You might think a prompt is just "Help me code," but in a complex application, the prompt is built from multiple layers:

  1. Base Persona: "You are an expert coding agent."
  2. Environment: "You are running on macOS."
  3. Custom Instructions: "Always write tests first" (from your settings).

This logic is found in systemPrompt.ts.

// From systemPrompt.ts - Simplified
export function buildEffectiveSystemPrompt({
  customSystemPrompt,
  defaultSystemPrompt,
  agentDefinition
}): SystemPrompt {
  // 1. Start with the default instructions
  const promptParts = [...defaultSystemPrompt]

  // 2. If there are custom instructions, add them
  if (customSystemPrompt) {
    promptParts.push(customSystemPrompt)
  }

  // 3. Combine into one final block of text
  return asSystemPrompt(promptParts)
}

Explanation: The code constructs an array of strings. It stacks the default instructions, agent-specific rules, and user customizations into one big text block that gets sent to the AI before the conversation starts.

Key Concept 3: Context & Token Budgets (Managing Memory)

AI models process text in chunks called Tokens (roughly 0.75 of a word). Every model has a "Context Window"β€”a maximum limit of tokens it can remember at once (e.g., 200,000 tokens).

If you send too much code, the model crashes or forgets instructions.

Determining the Limit

The file context.ts figures out how big the model's memory is.
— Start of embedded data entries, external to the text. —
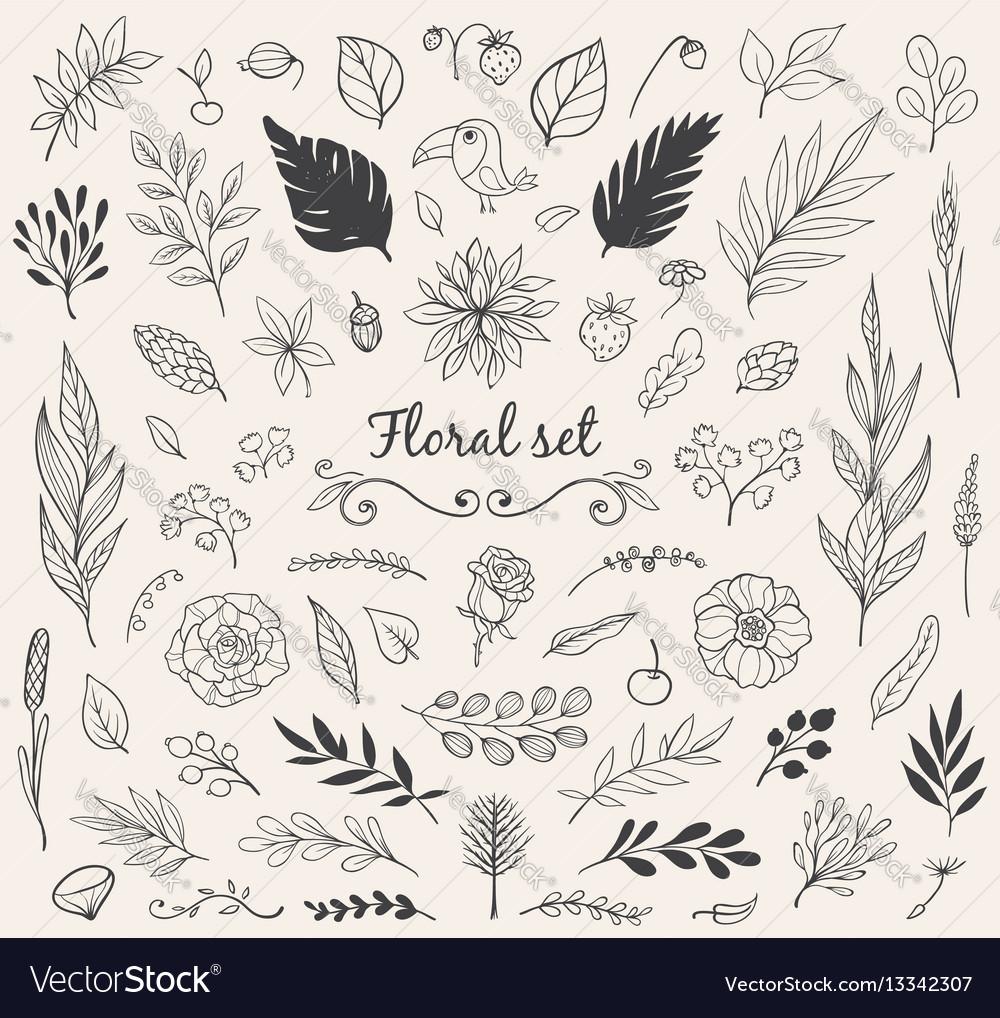 Set of nature doodles vector image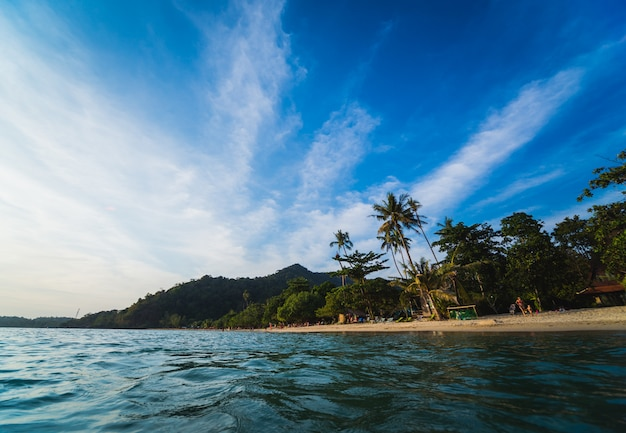 Vista della bellissima spiaggia tropicale con palme.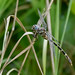 Five-striped Leaftail Female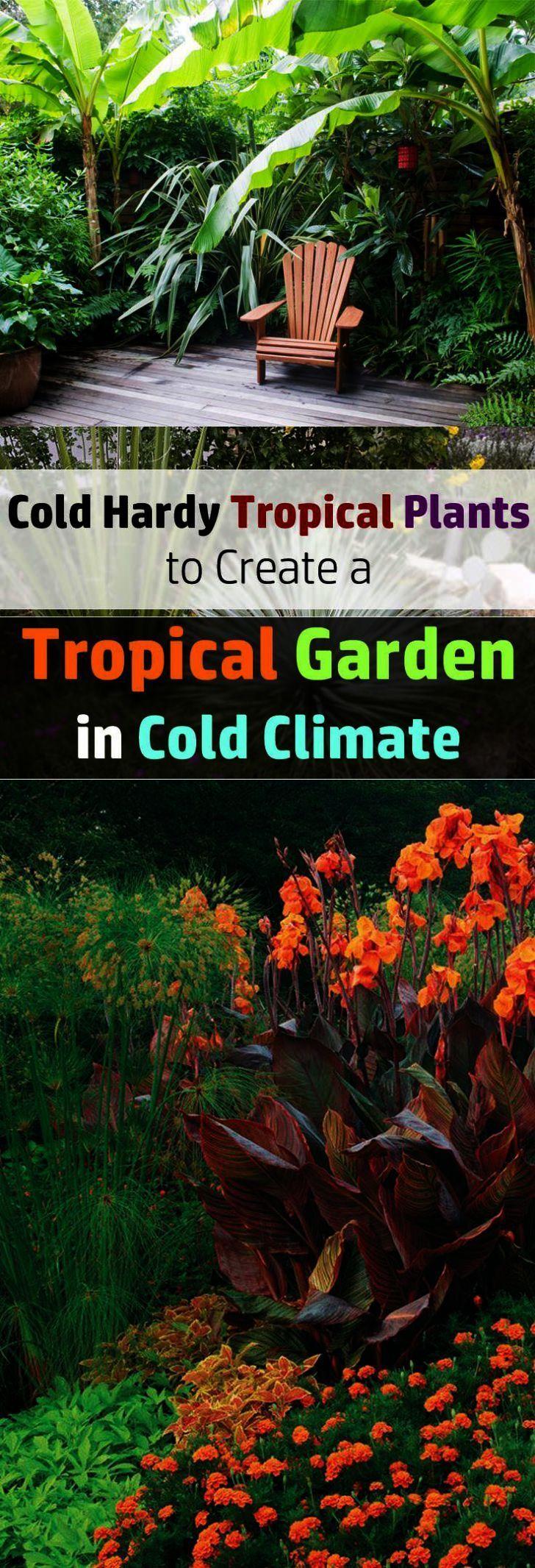 Garden Landscape Design Cheltenham over Garden Landscape ...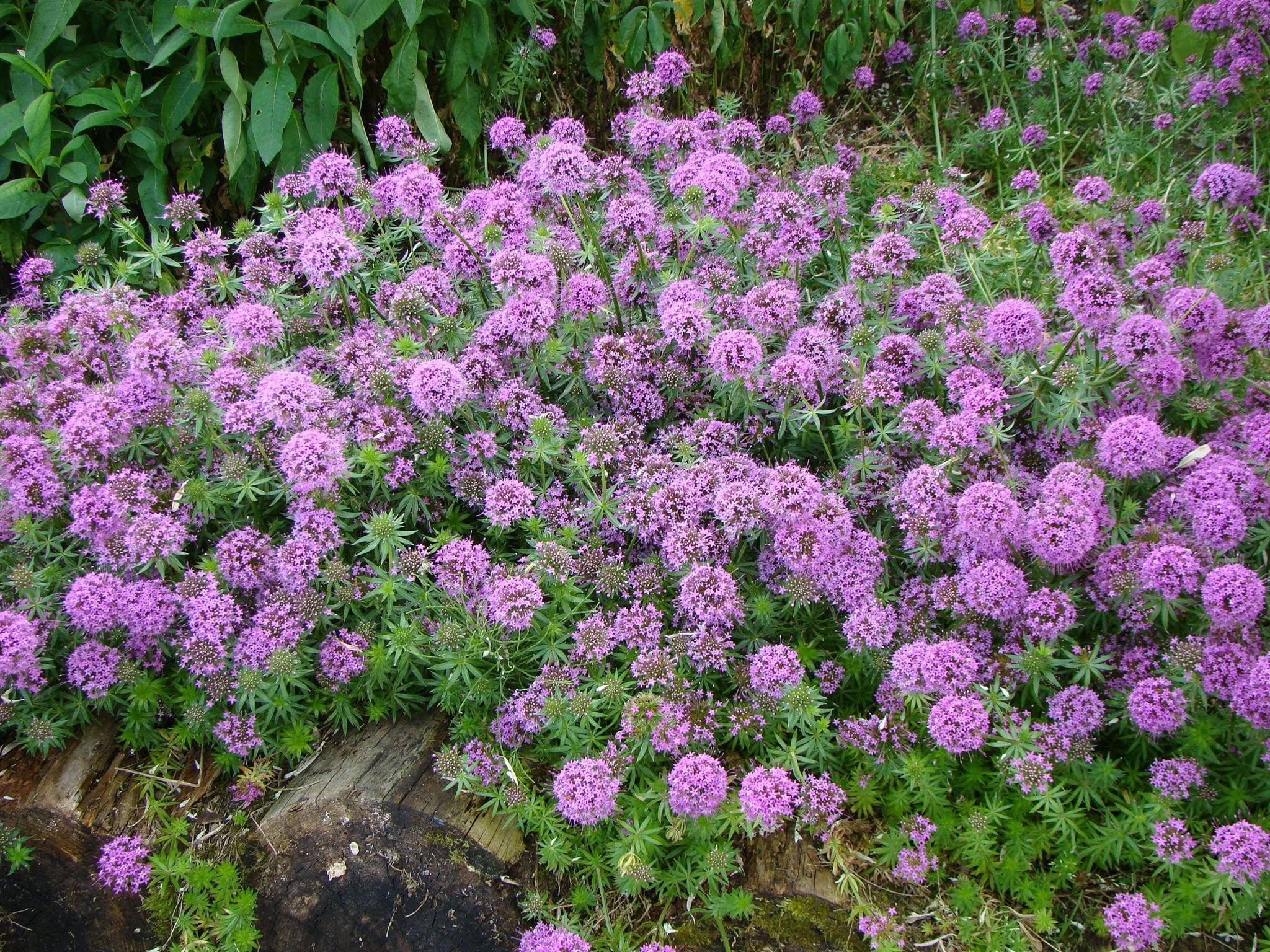 Plant Flower Herb Garden Pink Flora Shrub Groundcover Flowering Woody Land English Lavender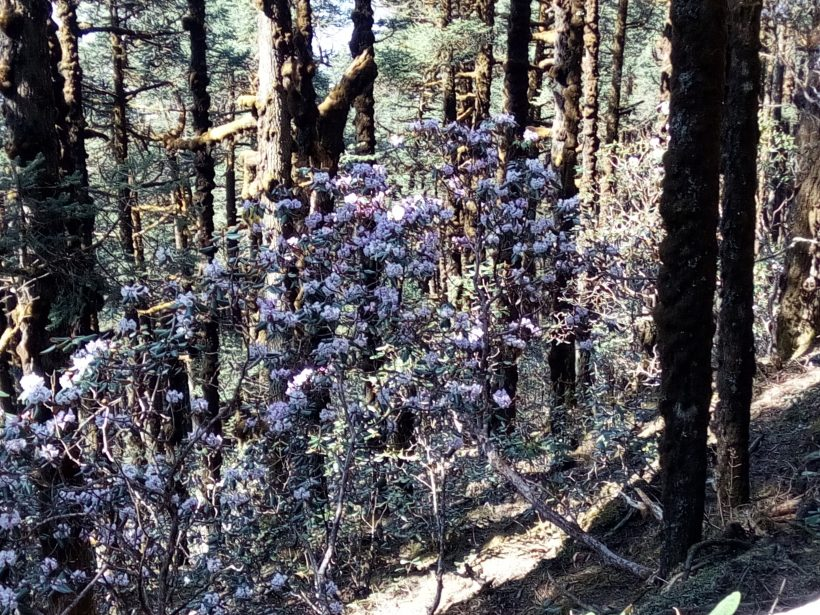Rhododendron and Pine Forest in Gosainkunda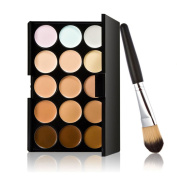 Fenical Makeup Concealer Palette - 15 Colours Contour Face Cream with Powder Brush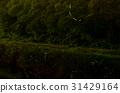 Firefly trajectory 31429164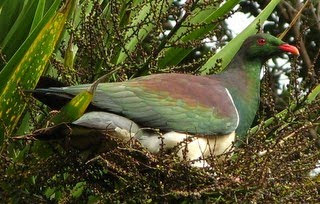 a story about NZ kereru at the Earthwise Valley house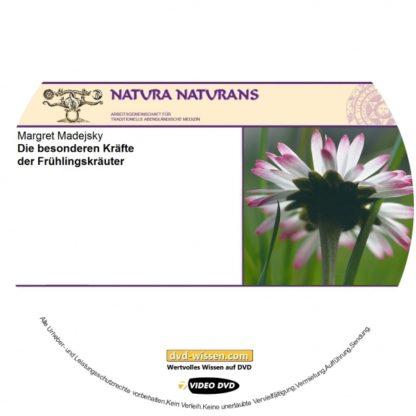 NNM17_V04-Madejsky-Frühlingskräuter.jpg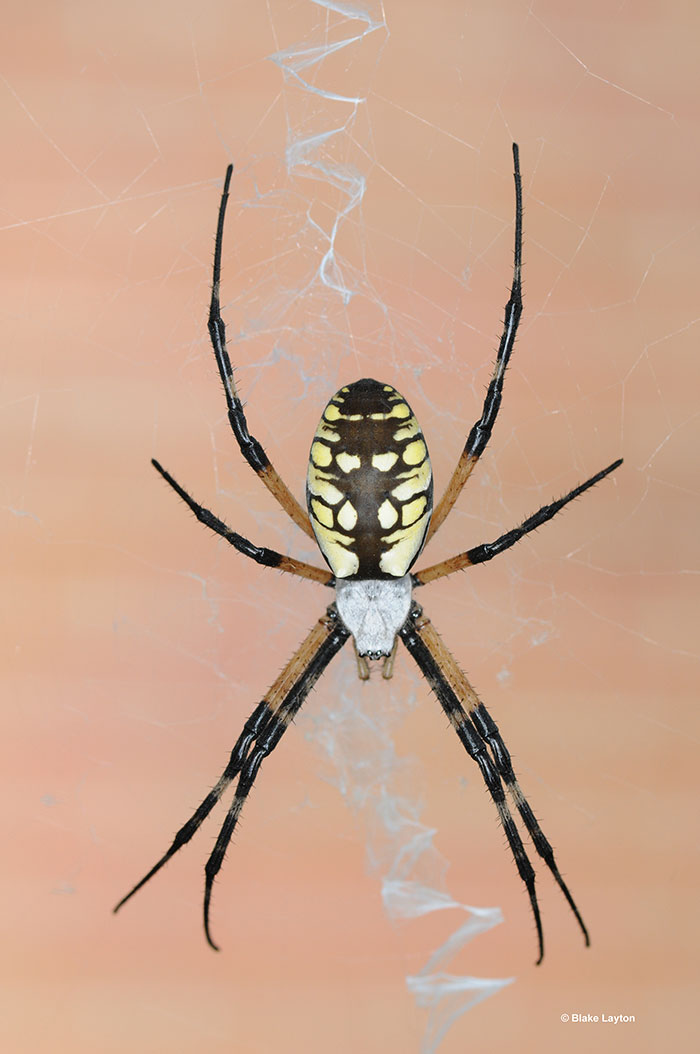 a black and yellow spider.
// From context.ts - Simplified
export function getContextWindowForModel(model: string): number {
  // 1. Check for explicit 1 Million Context support
  if (model.includes('[1m]')) {
    return 1_000_000
  }

  // 2. Check model capabilities (Sonnet vs Haiku)
  if (model.includes('sonnet-4-6')) {
     return 200_000 // Standard limit
  }

  // 3. Default fallback
  return 200_000
}

Explanation: The function looks at the model name. If it sees special flags like [1m] (1 million tokens), it expands the limit. Otherwise, it returns the standard safety limit.

Budgeting the Output

We also need to control how much the AI writes back to us. We don't want it to print 1 million lines of code and freeze the terminal. This is the Output Token Limit.

// From context.ts - Simplified
export function getModelMaxOutputTokens(model: string) {
  // Newer models can write more
  if (model.includes('sonnet-3-7')) {
    return { default: 32_000, upperLimit: 64_000 }
  }

  // Older models are more restricted
  return { default: 8_192, upperLimit: 8_192 }
}

Explanation: Different models have different "stamina." This code ensures we don't ask a smaller model to write a novel, which would cause an error.

Internal Implementation: The Brain Sequence

Let's visualize what happens when you type a message to the agent.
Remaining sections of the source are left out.